*** Page extract Section Begins ***
Apr 17, 2020
In COVID-related AI topics, Andy and Dave discuss an emerging
crop (no less than three!) of COVID-19 cough detectors that attempt
to diagnose the presence of COVID by various voice measurements. In
a similar vein, but for different purposes, the U.S. drone maker
Draganfly announces it is working with the Australian Department of
Defence to produce “pandemic drones,” which can detect coughing,
sneezing, and respiratory rate at a difference. Folding@home has
shifted its crowdsourcing computational power toward the COVID-19
problem set. In non-COVID news items, researchers at the University
of California San Francisco have used deep learning algorithms to
translate human brain signals for a set of 250 unique words, by
recording brain signals for sentences as patients read them. In
research, Uber AI and OpenAI announces their Enhanced POET (Pair
Open-ended Trailblazer), which uses a procedural environment to
create problems (gaps, stumps, stairs), which the agent then learns
to solve, producing a diverse range of sophisticated behaviors.
*** Page extract Section Ends ***
§ Required tasks
a. According to the AI news summary, for how many unique words did the University of California San Francisco researchers translate brain signals?
b. Translate this sentence from the AI news summary into Spanish: "Folding@home has shifted its crowdsourcing computational power toward the COVID-19 problem set."
The entries that follow have no connection to the AI news summary.
*** Data extracts Section Begins ***
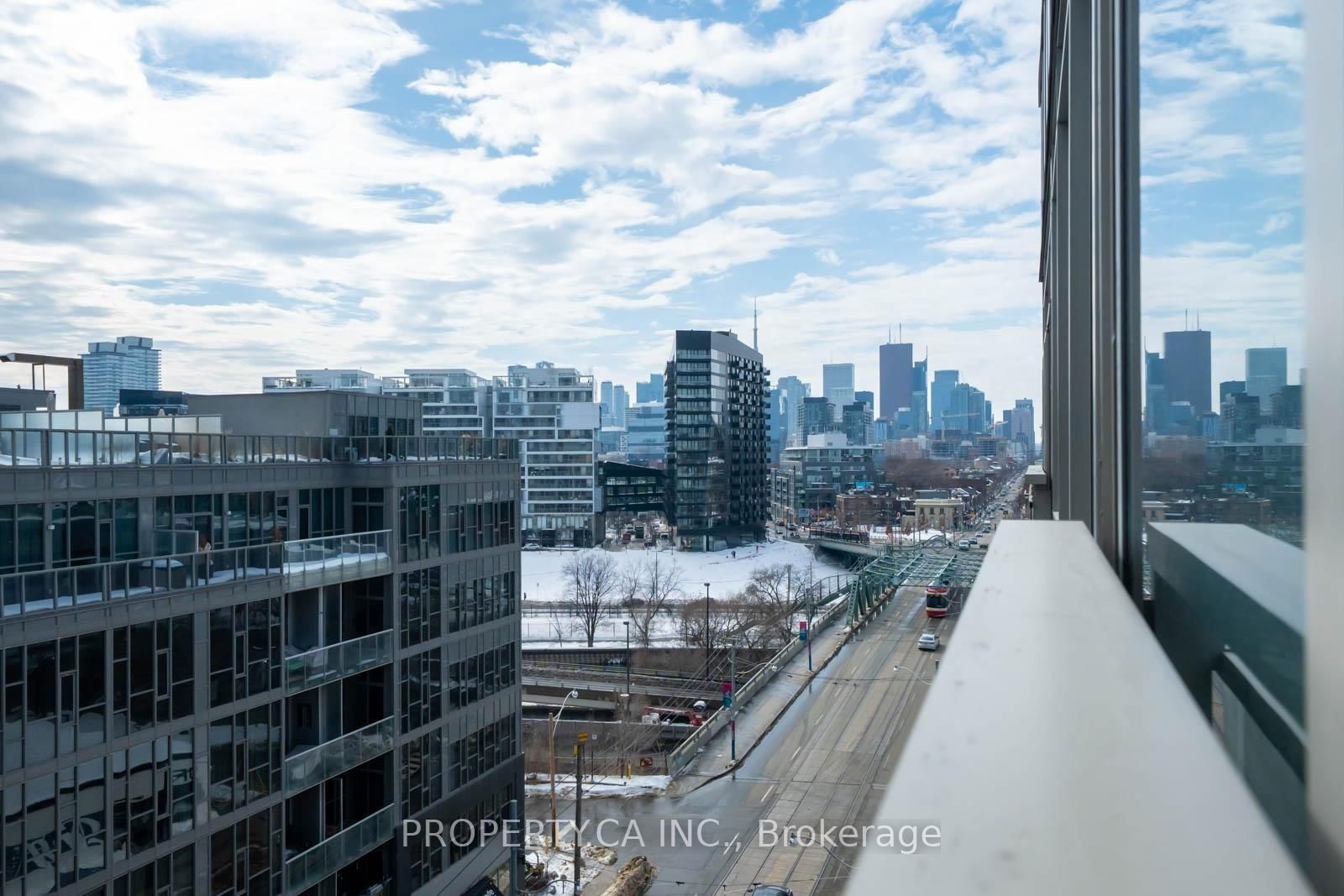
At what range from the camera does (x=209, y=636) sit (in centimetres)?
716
*** Data extracts Section Ends ***
*** Data extracts Section Begins ***
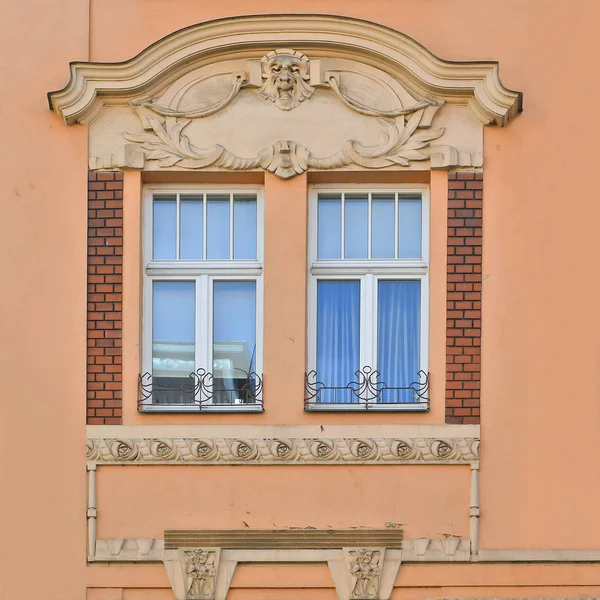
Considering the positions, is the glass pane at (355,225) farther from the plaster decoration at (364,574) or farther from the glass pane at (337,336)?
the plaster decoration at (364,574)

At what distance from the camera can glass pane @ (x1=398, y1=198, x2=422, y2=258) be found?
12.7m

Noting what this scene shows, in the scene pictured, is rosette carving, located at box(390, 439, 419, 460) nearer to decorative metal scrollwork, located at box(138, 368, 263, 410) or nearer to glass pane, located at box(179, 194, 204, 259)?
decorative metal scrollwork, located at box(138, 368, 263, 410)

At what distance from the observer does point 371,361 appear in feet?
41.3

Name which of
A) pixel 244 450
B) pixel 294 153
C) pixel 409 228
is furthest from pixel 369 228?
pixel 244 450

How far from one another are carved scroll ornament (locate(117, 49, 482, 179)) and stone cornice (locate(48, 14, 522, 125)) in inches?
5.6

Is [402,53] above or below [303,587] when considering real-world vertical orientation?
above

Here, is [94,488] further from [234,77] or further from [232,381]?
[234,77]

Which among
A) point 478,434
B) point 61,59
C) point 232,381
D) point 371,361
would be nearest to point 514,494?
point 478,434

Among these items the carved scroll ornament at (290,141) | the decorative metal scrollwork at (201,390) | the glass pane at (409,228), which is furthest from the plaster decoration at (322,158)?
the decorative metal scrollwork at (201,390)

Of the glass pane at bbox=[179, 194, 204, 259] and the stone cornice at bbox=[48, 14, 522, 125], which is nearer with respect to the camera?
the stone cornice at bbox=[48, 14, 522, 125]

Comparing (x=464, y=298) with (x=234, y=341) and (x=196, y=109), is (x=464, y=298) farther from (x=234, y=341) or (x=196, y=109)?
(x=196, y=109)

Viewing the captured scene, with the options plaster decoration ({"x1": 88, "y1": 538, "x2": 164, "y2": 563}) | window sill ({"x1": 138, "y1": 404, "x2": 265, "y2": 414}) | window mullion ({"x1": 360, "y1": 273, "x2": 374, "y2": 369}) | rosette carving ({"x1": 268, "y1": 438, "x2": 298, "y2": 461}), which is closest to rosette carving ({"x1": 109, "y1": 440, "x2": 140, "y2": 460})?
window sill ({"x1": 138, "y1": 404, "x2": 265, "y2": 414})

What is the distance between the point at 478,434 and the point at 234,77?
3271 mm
*** Data extracts Section Ends ***
§ Answers given
a. 250 unique words.

b. Folding@home ha redirigido su capacidad de cómputo colaborativa hacia el conjunto de problemas de la COVID-19.